On 22 May (18:57:06), Mike Perry wrote:
> Nick Mathewson:
> > Filename: 303-protover-removal-policy.txt
> > Title: When and how to remove support for protocol versions
> > Author: Nick Mathewson
> > Created: 21 May 2019
> > Status: Draft
> > 
> > 1. Background
> > 
> >    With proposal 264, added support for "subprotocol versions" -- a
> >    means to declare which features are required for participation in the
> >    Tor network.  We also created a mechanism (refined later in proposal
> >    297) for telling Tor clients and relays that they cannot participate
> >    effectively in the Tor network, and they need to shut down.
> > 
> >    In this document, we describe a policy according to which these
> >    decisions should be made in practice.
> > 
> > 2. Recommending features (for clients and relays)
> > 
> >    A subprotocol version SHOULD become recommended soon after all
> >    release series that did not provide it become unsupported (within a
> >    month or so).
> > 
> >    For example, the current oldest LTS release series is 0.2.9; when it
> >    becomes unsupported in 2020, the oldest supported release series will
> >    be 0.3.5.  Suppose that 0.2.9 supports a subprotocol Cupcake=1, and
> >    that all stable 0.3.5.x versions support Cupcake=1-3.  Around one
> >    month after the end of 0.2.9 support, Cupcake=3 should become a
> >    _recommended_ protocol for clients and relays.
> > 
> >    Additionally, a feature can become _recommended_ because of security
> >    reasons.  If we believe that it is a terrible idea to run an old
> >    protocol, we can make it _recommended_ for relays or clients or both.
> >    We should not do this lightly, since it will be annoying.
> To be clear, "_recommended_" and "_required_" terms here are from
> Proposal #264, Section 4, right? Aka the consensus lines?
> These only affect WARN-vs-exit behavior by clients and relays that lack
> support, right? Clients and relays will still *negotiate* and use
> protocol versions that they both have, even if they are not listed as
> either recommended or required?

Afaiu, you can only negotiate what you know which is the protover list you
support (the one advertised by relays).

For instance, if "Cupcake=1-3" is what you support as a client but the
recommended is "Cupcake=2-3", you can still do "1" but you will be warned.

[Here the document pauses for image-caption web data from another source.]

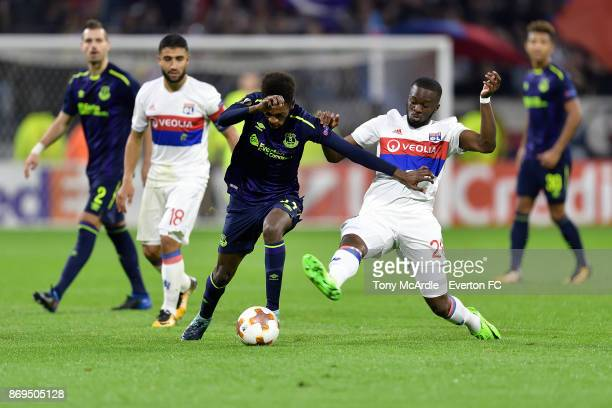 Beni Baningime of Everton and Tanguy NDombele challenge the ball during the UEFA Europa League match between Olympique Lyon and Everton at Groupama...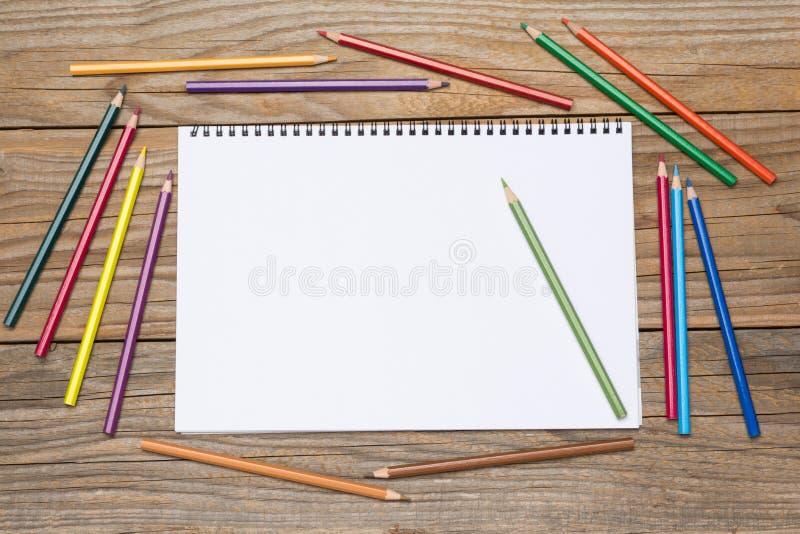 Pagina in bianco di uno sketchbook con le matite colorate fotografie stock libere da diritti
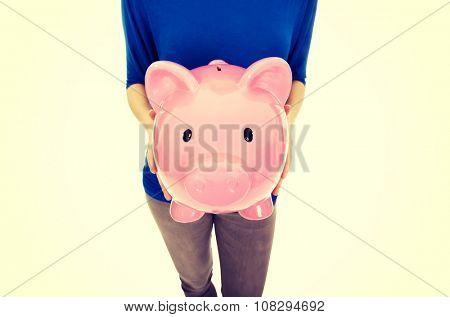 Casual woman holding a piggybank.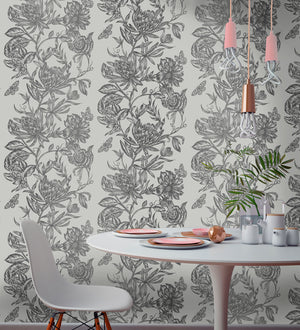 Marquis Grey Floral Wallpaper-brilliant botanical wallpaper features a dazzling floral design. Its silvery pattern effortlessly complements a soft grey background. hung in dining area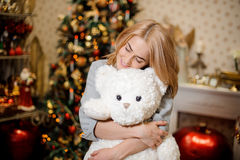 Beautiful young woman hugging a teddy bear, Christmas tree in the background Royalty Free Stock Photos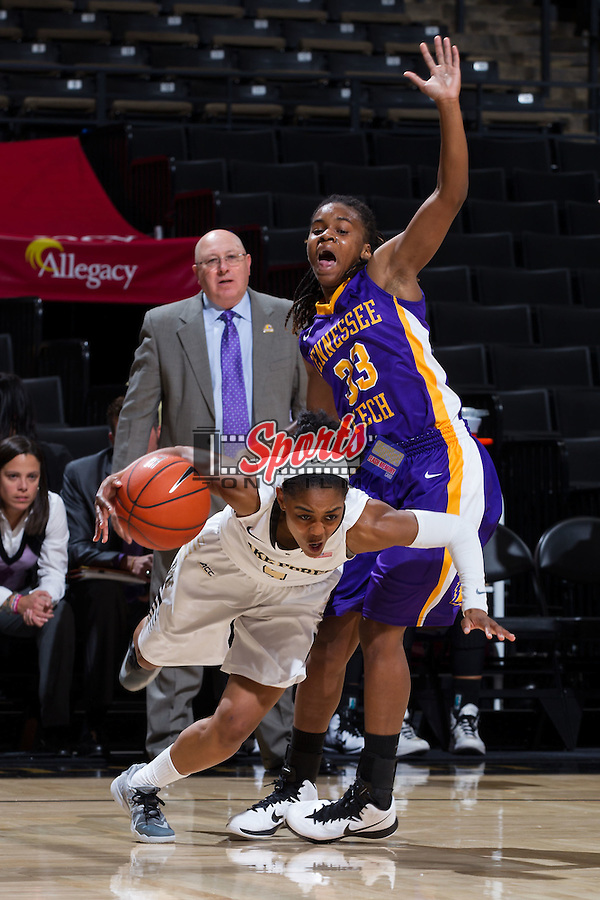 Mykia Jones (4) of the Wake Forest Demon Deacons is fouled by Samaria Howard (33) of the Tennessee Tech Golden Eagles during first half action at the LJVM Coliseum on November 18, 2014 in Winston-Salem, North Carolina.  (Brian Westerholt/Sports On Film)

If _required_, let say "Cupcake=3" but the client is "Cupcake=1-2", then the
client does _not_ join the network. If _required_ is "Cupcake=1-3" for both
the relay and client, then yes they can use version "1" instead of "3" if I'm
not mistaken else "Cupcake=3" should be used.

> Are there cases where they don't/won't negotiate to use a new protover
> field, such as for anonymity fragmentation reasons? How do we handle
> those?

As an example for the prop289 (authenticated SENDMEs), we handle that with a
consensus parameters that flip knobs at once to avoid partitioning problem as
much as possible. _And_ then the protover is changed changed into the
_recommended_ or _required_ field depending on where we are.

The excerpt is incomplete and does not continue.